The VIP Aston Martin Vault at Galpin Premier in Los Angeles is usually closed off to the public by a large, curved steel door that only opens at the touch of a James Bond-inspired button. Customers likely walk by every day not knowing that there’s a VIP vault just on the other side, but hey, that’s why it’s VIP. However, on December 16th, aBlogtoWatch and Bremont Watches along with Galpin Motors and their in-house watch boutique, Jewell’s, opened the vault for guests at our holiday party. There was an antique Jaguar, Bremont watches, eating and drinking, and some great conversation with watch lovers and aBlogtoWatch readers – all making for a fantastic evening. However, it wasn’t just an event for the sake of having an event, and really got me to thinking about the relationship between brands, buyers, and why so many watch industry events are giant flops in fostering a relationship between the two.
Before I go on, I want to say that this was specifically an interesting night for me because in my relatively brief several months as Managing Editor of aBlogtoWatch, I’ve attended many events hosted by brands (seriously, there are a lot of them), but this was my first that ABTW was hosting. To be honest, I was a little nervous at first, worried this would be yet another exhausting display of pointless revelry masked by pomp and an open bar. That fear was quickly extinguished when I thought about the improbable coalescence of the entities that made up this event.
First of all, you’ve got a literal vault for Aston Martin buyers in the middle of a Jaguar dealership in Los Angeles. On top of that, you attach a watch boutique adjacent to this Aston Martin Vault in a Jaguar dealership in Los Angeles. Then, you’ve got Bremont Watches, where Ariel and David recently did a manufacture tour where they, among other things, looked at the Ian Callum (head of design at Jaguar) designed MKI and MKII watches which are inspired by the Jaguar F-Type and E-Type, respectively (Ian also came from Aston Martin so everything seemed to make even more sense). With these three entities in mind, invited to the event were enthusiasts, collectors, and brand reps with a real love of watches and these cars. Without aBlogtoWatch (particularly Ariel Adams), there is no way the story of these unique and disparate participants could have been celebrated in a way that reached out to our guests and served a real cohesive purpose. What I am trying to say is that, whether or not it was clear to the outside world, the event would not have happened without aBlogtoWatch, and that we didn’t simply invite people to a pre-planned event.
Nobody wants to sit and read the minutes about an event they weren’t at, but for those of you who weren’t able to attend, let me share a story from the night that I think shows why this party was a success and the purpose it served. Nick English from Bremont had a Q&A session, and the first question off the bat was a bomb. The question was “where do you get your movements?” alluding to the brand’s communication fumble from about a year-and-a-half ago which involved unclear language about the partnership with La Joux-Perret in their BWC/01 automatic movement. Nick took the question in stride and honestly responded, citing the sourcing of some parts from ETA and La Joux-Perret and restated his strong desire to be fully in-house sometime in the not-too-distant future.
In our opinion, the situation is closed, and the brand has explained themselves – and we further think they make an impressive product. There was, however, the need for closure among some in the enthusiast and collector community. Nick delivered on this, and I was happy to see the questioner and Nick getting along famously after the Q&A – he was at the event, after all, because of a genuine interest in the brand in addition to being an aBlogtoWatch audience member. I was glad to see this in-person, face-to-face dialogue between the two of them take place for all to see. Sometimes, it takes a social event and a conversation in the right venue to get this kind of closure, and I was proud we curated that environment. Frankly, these kinds of situations between aBlogtoWatch and brands happen with some frequency, and it is in the one-on-one conversations where the issues are often resolved. Unfortunately, you guys don’t always have the option of engaging in this intimate way. In my opinion, this part of the night was a real victory and cause for celebration for every party involved.
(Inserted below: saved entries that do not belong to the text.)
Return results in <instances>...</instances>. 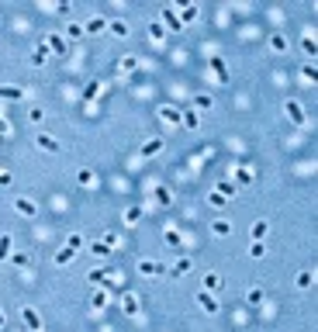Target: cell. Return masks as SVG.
<instances>
[{
	"label": "cell",
	"mask_w": 318,
	"mask_h": 332,
	"mask_svg": "<svg viewBox=\"0 0 318 332\" xmlns=\"http://www.w3.org/2000/svg\"><path fill=\"white\" fill-rule=\"evenodd\" d=\"M14 211L24 215V218H35V215H38V204H35L31 197H18V201H14Z\"/></svg>",
	"instance_id": "obj_5"
},
{
	"label": "cell",
	"mask_w": 318,
	"mask_h": 332,
	"mask_svg": "<svg viewBox=\"0 0 318 332\" xmlns=\"http://www.w3.org/2000/svg\"><path fill=\"white\" fill-rule=\"evenodd\" d=\"M163 239H166V246H173V249H180V246H183L180 229H163Z\"/></svg>",
	"instance_id": "obj_21"
},
{
	"label": "cell",
	"mask_w": 318,
	"mask_h": 332,
	"mask_svg": "<svg viewBox=\"0 0 318 332\" xmlns=\"http://www.w3.org/2000/svg\"><path fill=\"white\" fill-rule=\"evenodd\" d=\"M180 125H183V128H190V132H197V128H201V118H197V111H194V107L180 115Z\"/></svg>",
	"instance_id": "obj_15"
},
{
	"label": "cell",
	"mask_w": 318,
	"mask_h": 332,
	"mask_svg": "<svg viewBox=\"0 0 318 332\" xmlns=\"http://www.w3.org/2000/svg\"><path fill=\"white\" fill-rule=\"evenodd\" d=\"M66 45H69V42L62 39V35H49V39H45V49H49V52H59V56H62Z\"/></svg>",
	"instance_id": "obj_17"
},
{
	"label": "cell",
	"mask_w": 318,
	"mask_h": 332,
	"mask_svg": "<svg viewBox=\"0 0 318 332\" xmlns=\"http://www.w3.org/2000/svg\"><path fill=\"white\" fill-rule=\"evenodd\" d=\"M21 322H24L31 332H42V315H38L35 308H21Z\"/></svg>",
	"instance_id": "obj_4"
},
{
	"label": "cell",
	"mask_w": 318,
	"mask_h": 332,
	"mask_svg": "<svg viewBox=\"0 0 318 332\" xmlns=\"http://www.w3.org/2000/svg\"><path fill=\"white\" fill-rule=\"evenodd\" d=\"M107 31L114 35V39H128V24L125 21H107Z\"/></svg>",
	"instance_id": "obj_24"
},
{
	"label": "cell",
	"mask_w": 318,
	"mask_h": 332,
	"mask_svg": "<svg viewBox=\"0 0 318 332\" xmlns=\"http://www.w3.org/2000/svg\"><path fill=\"white\" fill-rule=\"evenodd\" d=\"M104 28H107V21H104V18H90V21L83 24V35H87V31H90V35H100Z\"/></svg>",
	"instance_id": "obj_25"
},
{
	"label": "cell",
	"mask_w": 318,
	"mask_h": 332,
	"mask_svg": "<svg viewBox=\"0 0 318 332\" xmlns=\"http://www.w3.org/2000/svg\"><path fill=\"white\" fill-rule=\"evenodd\" d=\"M90 305H94V308H104V305H107V294H104V291H94V294H90Z\"/></svg>",
	"instance_id": "obj_42"
},
{
	"label": "cell",
	"mask_w": 318,
	"mask_h": 332,
	"mask_svg": "<svg viewBox=\"0 0 318 332\" xmlns=\"http://www.w3.org/2000/svg\"><path fill=\"white\" fill-rule=\"evenodd\" d=\"M11 180H14L11 170H0V187H11Z\"/></svg>",
	"instance_id": "obj_49"
},
{
	"label": "cell",
	"mask_w": 318,
	"mask_h": 332,
	"mask_svg": "<svg viewBox=\"0 0 318 332\" xmlns=\"http://www.w3.org/2000/svg\"><path fill=\"white\" fill-rule=\"evenodd\" d=\"M180 115H183V111L173 107V104H163V107H159V121H163V125H180Z\"/></svg>",
	"instance_id": "obj_3"
},
{
	"label": "cell",
	"mask_w": 318,
	"mask_h": 332,
	"mask_svg": "<svg viewBox=\"0 0 318 332\" xmlns=\"http://www.w3.org/2000/svg\"><path fill=\"white\" fill-rule=\"evenodd\" d=\"M266 232H270V221H263V218L249 225V239H253V242H263V239H266Z\"/></svg>",
	"instance_id": "obj_9"
},
{
	"label": "cell",
	"mask_w": 318,
	"mask_h": 332,
	"mask_svg": "<svg viewBox=\"0 0 318 332\" xmlns=\"http://www.w3.org/2000/svg\"><path fill=\"white\" fill-rule=\"evenodd\" d=\"M90 253L94 256H111V246L107 242H90Z\"/></svg>",
	"instance_id": "obj_41"
},
{
	"label": "cell",
	"mask_w": 318,
	"mask_h": 332,
	"mask_svg": "<svg viewBox=\"0 0 318 332\" xmlns=\"http://www.w3.org/2000/svg\"><path fill=\"white\" fill-rule=\"evenodd\" d=\"M270 49H273V52H287V49H291V42H287V35H280V31H273V35H270Z\"/></svg>",
	"instance_id": "obj_16"
},
{
	"label": "cell",
	"mask_w": 318,
	"mask_h": 332,
	"mask_svg": "<svg viewBox=\"0 0 318 332\" xmlns=\"http://www.w3.org/2000/svg\"><path fill=\"white\" fill-rule=\"evenodd\" d=\"M121 312H125V315H132V318L142 312V301H139V294H125V301H121Z\"/></svg>",
	"instance_id": "obj_11"
},
{
	"label": "cell",
	"mask_w": 318,
	"mask_h": 332,
	"mask_svg": "<svg viewBox=\"0 0 318 332\" xmlns=\"http://www.w3.org/2000/svg\"><path fill=\"white\" fill-rule=\"evenodd\" d=\"M294 284H298V291H308V287L315 284V273H311V270H301V273L294 277Z\"/></svg>",
	"instance_id": "obj_26"
},
{
	"label": "cell",
	"mask_w": 318,
	"mask_h": 332,
	"mask_svg": "<svg viewBox=\"0 0 318 332\" xmlns=\"http://www.w3.org/2000/svg\"><path fill=\"white\" fill-rule=\"evenodd\" d=\"M139 69V56H125L121 59V73H118V77H125V73H135Z\"/></svg>",
	"instance_id": "obj_31"
},
{
	"label": "cell",
	"mask_w": 318,
	"mask_h": 332,
	"mask_svg": "<svg viewBox=\"0 0 318 332\" xmlns=\"http://www.w3.org/2000/svg\"><path fill=\"white\" fill-rule=\"evenodd\" d=\"M215 107V97L211 94H197L194 97V111H211Z\"/></svg>",
	"instance_id": "obj_22"
},
{
	"label": "cell",
	"mask_w": 318,
	"mask_h": 332,
	"mask_svg": "<svg viewBox=\"0 0 318 332\" xmlns=\"http://www.w3.org/2000/svg\"><path fill=\"white\" fill-rule=\"evenodd\" d=\"M152 194H156V201L163 204V208H166V204H173V194H170L166 183H156V191H152Z\"/></svg>",
	"instance_id": "obj_20"
},
{
	"label": "cell",
	"mask_w": 318,
	"mask_h": 332,
	"mask_svg": "<svg viewBox=\"0 0 318 332\" xmlns=\"http://www.w3.org/2000/svg\"><path fill=\"white\" fill-rule=\"evenodd\" d=\"M76 183H80V187H90V183H94V173H90V170H80V173H76Z\"/></svg>",
	"instance_id": "obj_40"
},
{
	"label": "cell",
	"mask_w": 318,
	"mask_h": 332,
	"mask_svg": "<svg viewBox=\"0 0 318 332\" xmlns=\"http://www.w3.org/2000/svg\"><path fill=\"white\" fill-rule=\"evenodd\" d=\"M35 145H38L42 153H49V156H56V153H59V142H56L52 135H35Z\"/></svg>",
	"instance_id": "obj_6"
},
{
	"label": "cell",
	"mask_w": 318,
	"mask_h": 332,
	"mask_svg": "<svg viewBox=\"0 0 318 332\" xmlns=\"http://www.w3.org/2000/svg\"><path fill=\"white\" fill-rule=\"evenodd\" d=\"M301 77H304V80H315V77H318V69H315V62H304V66H301Z\"/></svg>",
	"instance_id": "obj_45"
},
{
	"label": "cell",
	"mask_w": 318,
	"mask_h": 332,
	"mask_svg": "<svg viewBox=\"0 0 318 332\" xmlns=\"http://www.w3.org/2000/svg\"><path fill=\"white\" fill-rule=\"evenodd\" d=\"M301 45H304V52L315 59V52H318V45H315V35H304V39H301Z\"/></svg>",
	"instance_id": "obj_39"
},
{
	"label": "cell",
	"mask_w": 318,
	"mask_h": 332,
	"mask_svg": "<svg viewBox=\"0 0 318 332\" xmlns=\"http://www.w3.org/2000/svg\"><path fill=\"white\" fill-rule=\"evenodd\" d=\"M66 246H69V249H76V253H80V249H83V246H87V242H83V235H69V242H66Z\"/></svg>",
	"instance_id": "obj_47"
},
{
	"label": "cell",
	"mask_w": 318,
	"mask_h": 332,
	"mask_svg": "<svg viewBox=\"0 0 318 332\" xmlns=\"http://www.w3.org/2000/svg\"><path fill=\"white\" fill-rule=\"evenodd\" d=\"M28 121H31V125L45 121V111H42V107H31V111H28Z\"/></svg>",
	"instance_id": "obj_43"
},
{
	"label": "cell",
	"mask_w": 318,
	"mask_h": 332,
	"mask_svg": "<svg viewBox=\"0 0 318 332\" xmlns=\"http://www.w3.org/2000/svg\"><path fill=\"white\" fill-rule=\"evenodd\" d=\"M187 270H190V260H187V256H180V260L173 263V270H170V273H173V277H183Z\"/></svg>",
	"instance_id": "obj_35"
},
{
	"label": "cell",
	"mask_w": 318,
	"mask_h": 332,
	"mask_svg": "<svg viewBox=\"0 0 318 332\" xmlns=\"http://www.w3.org/2000/svg\"><path fill=\"white\" fill-rule=\"evenodd\" d=\"M284 115H287V121H294V125H304L308 118H304V107L298 104V100H284Z\"/></svg>",
	"instance_id": "obj_2"
},
{
	"label": "cell",
	"mask_w": 318,
	"mask_h": 332,
	"mask_svg": "<svg viewBox=\"0 0 318 332\" xmlns=\"http://www.w3.org/2000/svg\"><path fill=\"white\" fill-rule=\"evenodd\" d=\"M197 305H201L208 315H215V312H218V301H215V294H211V291H197Z\"/></svg>",
	"instance_id": "obj_7"
},
{
	"label": "cell",
	"mask_w": 318,
	"mask_h": 332,
	"mask_svg": "<svg viewBox=\"0 0 318 332\" xmlns=\"http://www.w3.org/2000/svg\"><path fill=\"white\" fill-rule=\"evenodd\" d=\"M149 35H152V42H163V39H166V28L159 24V21H152V24H149Z\"/></svg>",
	"instance_id": "obj_34"
},
{
	"label": "cell",
	"mask_w": 318,
	"mask_h": 332,
	"mask_svg": "<svg viewBox=\"0 0 318 332\" xmlns=\"http://www.w3.org/2000/svg\"><path fill=\"white\" fill-rule=\"evenodd\" d=\"M0 332H4V325H0Z\"/></svg>",
	"instance_id": "obj_52"
},
{
	"label": "cell",
	"mask_w": 318,
	"mask_h": 332,
	"mask_svg": "<svg viewBox=\"0 0 318 332\" xmlns=\"http://www.w3.org/2000/svg\"><path fill=\"white\" fill-rule=\"evenodd\" d=\"M246 301H249V305H263V301H266V291H263V287H249V291H246Z\"/></svg>",
	"instance_id": "obj_27"
},
{
	"label": "cell",
	"mask_w": 318,
	"mask_h": 332,
	"mask_svg": "<svg viewBox=\"0 0 318 332\" xmlns=\"http://www.w3.org/2000/svg\"><path fill=\"white\" fill-rule=\"evenodd\" d=\"M215 191H218V194H225V197H228V201H232V197H235V191H238V187H235V183H232V180H221V183H218V187H215Z\"/></svg>",
	"instance_id": "obj_32"
},
{
	"label": "cell",
	"mask_w": 318,
	"mask_h": 332,
	"mask_svg": "<svg viewBox=\"0 0 318 332\" xmlns=\"http://www.w3.org/2000/svg\"><path fill=\"white\" fill-rule=\"evenodd\" d=\"M31 62H35V66H45V62H49V49H45V42L31 52Z\"/></svg>",
	"instance_id": "obj_30"
},
{
	"label": "cell",
	"mask_w": 318,
	"mask_h": 332,
	"mask_svg": "<svg viewBox=\"0 0 318 332\" xmlns=\"http://www.w3.org/2000/svg\"><path fill=\"white\" fill-rule=\"evenodd\" d=\"M62 39H66V42H69V39H83V24H76V21L66 24V35H62Z\"/></svg>",
	"instance_id": "obj_33"
},
{
	"label": "cell",
	"mask_w": 318,
	"mask_h": 332,
	"mask_svg": "<svg viewBox=\"0 0 318 332\" xmlns=\"http://www.w3.org/2000/svg\"><path fill=\"white\" fill-rule=\"evenodd\" d=\"M163 145H166L163 138H149V142L142 145V149H139V153H142L145 159H152V156H159V153H163Z\"/></svg>",
	"instance_id": "obj_12"
},
{
	"label": "cell",
	"mask_w": 318,
	"mask_h": 332,
	"mask_svg": "<svg viewBox=\"0 0 318 332\" xmlns=\"http://www.w3.org/2000/svg\"><path fill=\"white\" fill-rule=\"evenodd\" d=\"M208 204H211V208H225V204H228V197H225V194H218V191H211V194H208Z\"/></svg>",
	"instance_id": "obj_38"
},
{
	"label": "cell",
	"mask_w": 318,
	"mask_h": 332,
	"mask_svg": "<svg viewBox=\"0 0 318 332\" xmlns=\"http://www.w3.org/2000/svg\"><path fill=\"white\" fill-rule=\"evenodd\" d=\"M73 260H76V249H69V246L56 249V256H52V263H56V267H69Z\"/></svg>",
	"instance_id": "obj_8"
},
{
	"label": "cell",
	"mask_w": 318,
	"mask_h": 332,
	"mask_svg": "<svg viewBox=\"0 0 318 332\" xmlns=\"http://www.w3.org/2000/svg\"><path fill=\"white\" fill-rule=\"evenodd\" d=\"M4 132H11V125H4V121H0V135H4Z\"/></svg>",
	"instance_id": "obj_50"
},
{
	"label": "cell",
	"mask_w": 318,
	"mask_h": 332,
	"mask_svg": "<svg viewBox=\"0 0 318 332\" xmlns=\"http://www.w3.org/2000/svg\"><path fill=\"white\" fill-rule=\"evenodd\" d=\"M24 87H0V100H21Z\"/></svg>",
	"instance_id": "obj_23"
},
{
	"label": "cell",
	"mask_w": 318,
	"mask_h": 332,
	"mask_svg": "<svg viewBox=\"0 0 318 332\" xmlns=\"http://www.w3.org/2000/svg\"><path fill=\"white\" fill-rule=\"evenodd\" d=\"M159 24H163L166 31H183V21H180V14H177L173 7H163V11H159Z\"/></svg>",
	"instance_id": "obj_1"
},
{
	"label": "cell",
	"mask_w": 318,
	"mask_h": 332,
	"mask_svg": "<svg viewBox=\"0 0 318 332\" xmlns=\"http://www.w3.org/2000/svg\"><path fill=\"white\" fill-rule=\"evenodd\" d=\"M201 284H204L201 291H211V294H215V291H221V273H218V270H208Z\"/></svg>",
	"instance_id": "obj_14"
},
{
	"label": "cell",
	"mask_w": 318,
	"mask_h": 332,
	"mask_svg": "<svg viewBox=\"0 0 318 332\" xmlns=\"http://www.w3.org/2000/svg\"><path fill=\"white\" fill-rule=\"evenodd\" d=\"M97 94H100V83H97V80H94V83H90V87H87V90H83V100H94V97H97Z\"/></svg>",
	"instance_id": "obj_46"
},
{
	"label": "cell",
	"mask_w": 318,
	"mask_h": 332,
	"mask_svg": "<svg viewBox=\"0 0 318 332\" xmlns=\"http://www.w3.org/2000/svg\"><path fill=\"white\" fill-rule=\"evenodd\" d=\"M177 7L183 11V14H180V21H183V24H190V21H197V7H194V4H177Z\"/></svg>",
	"instance_id": "obj_29"
},
{
	"label": "cell",
	"mask_w": 318,
	"mask_h": 332,
	"mask_svg": "<svg viewBox=\"0 0 318 332\" xmlns=\"http://www.w3.org/2000/svg\"><path fill=\"white\" fill-rule=\"evenodd\" d=\"M211 73H215V80H218V83H225V80H228V66H225V59H221V56H211Z\"/></svg>",
	"instance_id": "obj_10"
},
{
	"label": "cell",
	"mask_w": 318,
	"mask_h": 332,
	"mask_svg": "<svg viewBox=\"0 0 318 332\" xmlns=\"http://www.w3.org/2000/svg\"><path fill=\"white\" fill-rule=\"evenodd\" d=\"M11 263H14V267H28V256H24V253H11Z\"/></svg>",
	"instance_id": "obj_48"
},
{
	"label": "cell",
	"mask_w": 318,
	"mask_h": 332,
	"mask_svg": "<svg viewBox=\"0 0 318 332\" xmlns=\"http://www.w3.org/2000/svg\"><path fill=\"white\" fill-rule=\"evenodd\" d=\"M11 253H14V239L4 232V235H0V263H4V260H11Z\"/></svg>",
	"instance_id": "obj_19"
},
{
	"label": "cell",
	"mask_w": 318,
	"mask_h": 332,
	"mask_svg": "<svg viewBox=\"0 0 318 332\" xmlns=\"http://www.w3.org/2000/svg\"><path fill=\"white\" fill-rule=\"evenodd\" d=\"M211 232H215L218 239L232 235V225H228V218H215V221H211Z\"/></svg>",
	"instance_id": "obj_18"
},
{
	"label": "cell",
	"mask_w": 318,
	"mask_h": 332,
	"mask_svg": "<svg viewBox=\"0 0 318 332\" xmlns=\"http://www.w3.org/2000/svg\"><path fill=\"white\" fill-rule=\"evenodd\" d=\"M249 256L253 260H263L266 256V242H249Z\"/></svg>",
	"instance_id": "obj_37"
},
{
	"label": "cell",
	"mask_w": 318,
	"mask_h": 332,
	"mask_svg": "<svg viewBox=\"0 0 318 332\" xmlns=\"http://www.w3.org/2000/svg\"><path fill=\"white\" fill-rule=\"evenodd\" d=\"M0 325H4V312H0Z\"/></svg>",
	"instance_id": "obj_51"
},
{
	"label": "cell",
	"mask_w": 318,
	"mask_h": 332,
	"mask_svg": "<svg viewBox=\"0 0 318 332\" xmlns=\"http://www.w3.org/2000/svg\"><path fill=\"white\" fill-rule=\"evenodd\" d=\"M121 218H125V225H135V221H142V208H139V204H132V208H125V215H121Z\"/></svg>",
	"instance_id": "obj_28"
},
{
	"label": "cell",
	"mask_w": 318,
	"mask_h": 332,
	"mask_svg": "<svg viewBox=\"0 0 318 332\" xmlns=\"http://www.w3.org/2000/svg\"><path fill=\"white\" fill-rule=\"evenodd\" d=\"M139 273L142 277H159V273H166V267L163 263H152V260H142L139 263Z\"/></svg>",
	"instance_id": "obj_13"
},
{
	"label": "cell",
	"mask_w": 318,
	"mask_h": 332,
	"mask_svg": "<svg viewBox=\"0 0 318 332\" xmlns=\"http://www.w3.org/2000/svg\"><path fill=\"white\" fill-rule=\"evenodd\" d=\"M107 277H111L107 270H94V273H90L87 280H90V284H107Z\"/></svg>",
	"instance_id": "obj_44"
},
{
	"label": "cell",
	"mask_w": 318,
	"mask_h": 332,
	"mask_svg": "<svg viewBox=\"0 0 318 332\" xmlns=\"http://www.w3.org/2000/svg\"><path fill=\"white\" fill-rule=\"evenodd\" d=\"M235 180L242 183V187H246V183H253V170H249V166H238V170H235Z\"/></svg>",
	"instance_id": "obj_36"
}]
</instances>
At its best, an event has a moment like this. aBlogtoWatch curated the environment that fostered this moment; it could never just happen on its own. An aBlogtoWatch event is a democratic environment where brands and buyers are positioned equally and where egos are left at the door. We are invited to do events all the time, but we rarely participate because there has to be a reason. I am thrilled that we could successfully get the disparate elements that make up the watch world together and have a great time while engaging in frank and entertaining conversation.
In a way, the event was a perfect representation of why I was a longtime admirer and fan of aBlogtoWatch before I joined the team. I’m proud that there’s room for an honest media broker in an industry that can be fraught with self-promotion, hype, and posturing to the point of exhaustion. And if it sounds self-congratulatory, that’s not my intention at all. I hope I can connect with those of you who I got to speak with at the event, and even more so, I hope we can get more of you guys to come to events as great as this one in the future.